So that's it so far. Some pics below of a very dirty messy tank in first stages. I will take a few more next Monday once its been running a week. Progress will be slow until I get the Co2 up and running and the lights turned up so sorry its is a tad boring!




 

 

 

 



Please criticize as much as possible as I find it very difficult to 'see' correct placement of stones, especially when I cant afford a nice range to choose from. 

So there we have it, updates to follow 

Jimi


----------



## tam (30 Aug 2019)

Might be a bit late now, but I'd suggest slopping the substate more dramatically. You see how when you take a photo looking down at an angle the tank looks much deeper front to back/you can see more of the planting? You can make that happen in reality by sloping the substrate so the back is quite high to adjust the angle you are looking at. Gravel in a filter bag/pair of tights under the substrate it a cheap way to add height without needing to buy more expensive substrate.


----------



## jimi (30 Aug 2019)

Thanks tam,  I purposefully sloped it down at the back, I thought that would give a rolling away effect. Obviously it doesn't work haha. 
At least I know for next time now, thank you very much 

Jimi


----------



## tam (30 Aug 2019)

jimi said:


> Thanks tam,  I purposefully sloped it down at the back, I thought that would give a rolling away effect. Obviously it doesn't work haha.
> At least I know for next time now, thank you very much



It's all a learning curve, it's good to experiment and work out for yourself what does and doesn't work. 

And by the way, I quite like your garden rocks - sometimes the fancy stuff looks a bit fake rock - they look like what I imagine if you say rock, if you follow


----------



## jimi (30 Aug 2019)

tam said:


> And by the way, I quite like your garden rocks - sometimes the fancy stuff looks a bit fake rock - they look like what I imagine if you say rock, if you follow



Yup totally follow you, thanks again 

Jimi


----------



## jimi (30 Aug 2019)

So this is it after I put the background on and set it up. Now the patient waiting game commences!


----------



## jimi (31 Aug 2019)

I was just thinking. Is this long sunrise and sunset a good thing on these lights. Everyone says 8 hours a day is enough light. Mine is longer in total as you can see but only 6 of them are bright and even then that’s only at 70% of full power. 

Also when I introduce c02 and start turning that on an hour before the lights go on and an hour before the lights go off that means the co2 will be on for 14 hours a day which can’t be good. 
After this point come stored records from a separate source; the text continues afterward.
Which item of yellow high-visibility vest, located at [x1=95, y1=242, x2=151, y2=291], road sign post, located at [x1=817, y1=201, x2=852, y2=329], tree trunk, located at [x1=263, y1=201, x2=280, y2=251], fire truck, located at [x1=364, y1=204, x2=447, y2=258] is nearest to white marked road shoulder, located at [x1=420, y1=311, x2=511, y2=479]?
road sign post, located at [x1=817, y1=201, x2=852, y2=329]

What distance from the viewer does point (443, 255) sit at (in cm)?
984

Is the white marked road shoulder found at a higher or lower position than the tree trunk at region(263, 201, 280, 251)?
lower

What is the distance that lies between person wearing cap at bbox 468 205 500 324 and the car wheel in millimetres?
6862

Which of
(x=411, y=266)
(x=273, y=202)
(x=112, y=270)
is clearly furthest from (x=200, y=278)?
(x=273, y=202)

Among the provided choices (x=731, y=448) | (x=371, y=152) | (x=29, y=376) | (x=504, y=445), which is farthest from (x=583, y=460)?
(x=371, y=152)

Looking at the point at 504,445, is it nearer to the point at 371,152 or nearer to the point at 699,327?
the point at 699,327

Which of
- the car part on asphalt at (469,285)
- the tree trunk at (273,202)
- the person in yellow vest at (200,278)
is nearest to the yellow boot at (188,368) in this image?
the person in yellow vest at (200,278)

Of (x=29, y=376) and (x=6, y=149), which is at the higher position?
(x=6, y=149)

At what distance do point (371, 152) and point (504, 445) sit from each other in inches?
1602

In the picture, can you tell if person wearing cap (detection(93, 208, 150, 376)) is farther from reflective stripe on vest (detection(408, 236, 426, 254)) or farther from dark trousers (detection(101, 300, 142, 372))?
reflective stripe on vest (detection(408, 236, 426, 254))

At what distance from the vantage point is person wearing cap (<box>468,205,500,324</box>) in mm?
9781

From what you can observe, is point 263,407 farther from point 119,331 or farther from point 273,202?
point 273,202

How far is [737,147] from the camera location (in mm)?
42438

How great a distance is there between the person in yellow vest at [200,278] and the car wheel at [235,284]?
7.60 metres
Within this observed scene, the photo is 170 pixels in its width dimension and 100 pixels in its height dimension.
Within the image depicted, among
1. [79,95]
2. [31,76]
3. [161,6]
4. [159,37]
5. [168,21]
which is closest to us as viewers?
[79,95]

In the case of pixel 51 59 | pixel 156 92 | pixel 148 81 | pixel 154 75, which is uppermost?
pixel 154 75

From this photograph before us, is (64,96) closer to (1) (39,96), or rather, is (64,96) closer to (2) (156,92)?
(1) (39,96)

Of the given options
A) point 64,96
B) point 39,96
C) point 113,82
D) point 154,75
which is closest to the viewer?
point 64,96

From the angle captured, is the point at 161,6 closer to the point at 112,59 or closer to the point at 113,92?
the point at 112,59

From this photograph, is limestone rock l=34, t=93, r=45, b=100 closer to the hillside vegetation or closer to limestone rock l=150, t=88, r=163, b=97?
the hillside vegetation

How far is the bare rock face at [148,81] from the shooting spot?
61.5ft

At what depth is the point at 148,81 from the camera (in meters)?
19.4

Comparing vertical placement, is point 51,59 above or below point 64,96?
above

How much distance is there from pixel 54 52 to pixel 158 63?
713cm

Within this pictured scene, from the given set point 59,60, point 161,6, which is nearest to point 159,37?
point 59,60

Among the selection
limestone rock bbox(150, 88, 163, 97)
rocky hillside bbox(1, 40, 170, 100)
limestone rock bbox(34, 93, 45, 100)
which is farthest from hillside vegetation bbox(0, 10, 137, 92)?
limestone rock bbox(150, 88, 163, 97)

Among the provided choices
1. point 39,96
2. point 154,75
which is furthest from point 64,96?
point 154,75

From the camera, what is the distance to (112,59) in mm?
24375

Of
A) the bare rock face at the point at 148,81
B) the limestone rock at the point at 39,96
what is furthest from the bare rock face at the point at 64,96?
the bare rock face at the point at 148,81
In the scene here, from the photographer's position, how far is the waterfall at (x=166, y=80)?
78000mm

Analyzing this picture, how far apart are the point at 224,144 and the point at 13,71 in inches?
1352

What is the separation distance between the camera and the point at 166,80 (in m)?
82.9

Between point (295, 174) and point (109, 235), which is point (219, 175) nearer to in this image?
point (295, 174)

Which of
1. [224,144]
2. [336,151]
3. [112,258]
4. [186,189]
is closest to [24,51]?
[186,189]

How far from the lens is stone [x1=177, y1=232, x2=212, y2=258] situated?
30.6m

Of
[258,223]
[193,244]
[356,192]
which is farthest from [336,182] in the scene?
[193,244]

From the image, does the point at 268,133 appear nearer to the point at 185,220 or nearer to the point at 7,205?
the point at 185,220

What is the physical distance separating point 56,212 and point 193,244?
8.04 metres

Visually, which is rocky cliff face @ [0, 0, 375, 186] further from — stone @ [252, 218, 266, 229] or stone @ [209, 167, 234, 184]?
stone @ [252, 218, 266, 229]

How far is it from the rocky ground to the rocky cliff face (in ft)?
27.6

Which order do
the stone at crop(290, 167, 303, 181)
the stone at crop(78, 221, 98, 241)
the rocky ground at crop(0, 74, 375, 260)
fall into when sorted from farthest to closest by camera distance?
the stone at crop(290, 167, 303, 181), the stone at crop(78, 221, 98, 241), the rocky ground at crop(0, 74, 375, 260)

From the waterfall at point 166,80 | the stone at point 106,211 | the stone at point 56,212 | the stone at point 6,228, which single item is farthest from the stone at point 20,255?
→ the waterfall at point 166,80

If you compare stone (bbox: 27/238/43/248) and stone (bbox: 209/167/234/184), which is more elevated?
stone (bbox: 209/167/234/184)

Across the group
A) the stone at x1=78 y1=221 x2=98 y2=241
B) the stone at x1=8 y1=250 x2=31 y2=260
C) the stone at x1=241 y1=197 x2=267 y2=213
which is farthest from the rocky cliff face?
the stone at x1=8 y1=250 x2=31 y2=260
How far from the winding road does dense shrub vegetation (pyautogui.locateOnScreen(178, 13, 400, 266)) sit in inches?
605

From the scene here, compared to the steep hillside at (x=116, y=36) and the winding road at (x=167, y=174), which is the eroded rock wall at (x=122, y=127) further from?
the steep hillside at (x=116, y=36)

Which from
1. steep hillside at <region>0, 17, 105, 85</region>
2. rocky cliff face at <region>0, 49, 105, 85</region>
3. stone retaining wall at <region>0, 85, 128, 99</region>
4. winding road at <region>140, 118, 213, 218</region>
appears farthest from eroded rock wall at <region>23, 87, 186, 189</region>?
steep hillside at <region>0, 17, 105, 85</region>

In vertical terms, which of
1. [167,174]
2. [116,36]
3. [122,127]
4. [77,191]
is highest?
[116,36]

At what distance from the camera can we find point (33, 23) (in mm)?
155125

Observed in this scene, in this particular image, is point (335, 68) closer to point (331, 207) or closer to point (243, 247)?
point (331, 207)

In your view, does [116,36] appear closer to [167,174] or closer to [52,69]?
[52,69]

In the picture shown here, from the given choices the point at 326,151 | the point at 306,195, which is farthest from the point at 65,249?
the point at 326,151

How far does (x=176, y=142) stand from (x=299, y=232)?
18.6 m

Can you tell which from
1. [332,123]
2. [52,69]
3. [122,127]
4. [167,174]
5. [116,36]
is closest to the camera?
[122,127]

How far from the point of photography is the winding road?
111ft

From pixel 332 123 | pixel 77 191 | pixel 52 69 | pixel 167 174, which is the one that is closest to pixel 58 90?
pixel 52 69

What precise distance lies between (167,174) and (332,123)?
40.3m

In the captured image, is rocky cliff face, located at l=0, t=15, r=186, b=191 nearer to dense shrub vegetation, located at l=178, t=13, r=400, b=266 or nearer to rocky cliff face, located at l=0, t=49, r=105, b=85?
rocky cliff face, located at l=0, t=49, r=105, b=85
Any thoughts on this. Shall I forego the fading in and out when I get the c02 and just have them come on at 100% for 7 or 8 hours a day as standard?

Thoughts please


----------



## jimi (2 Sep 2019)

Well the Co2 kit is on its way as is the new hosing and a soda stream bottle. Very excited to get that all up and running. I think I am going to get myself an extinguisher and use the soda stream bottle as a back up for when the extinguisher needs refilling. Week 2 pic coming tonight but there isn't much change!


----------



## Edvet (2 Sep 2019)

Be carefull to start with to much light especially without CO2.
I would start with 6 hours without rampup/ramp down and maybe on 50 or 60%. If all is well you can start gradually to increase strength and later time.


----------



## jimi (2 Sep 2019)

Edvet said:


> Be carefull to start with to much light especially without CO2.
> I would start with 6 hours without rampup/ramp down and maybe on 50 or 60%. If all is well you can start gradually to increase strength and later time.



Thanks Edvet that's great 

Its a week in and they seem to be doing OK so far so I thought it might be OK to leave it, not only that but wouldn't that intensity be too low for this particular grass? 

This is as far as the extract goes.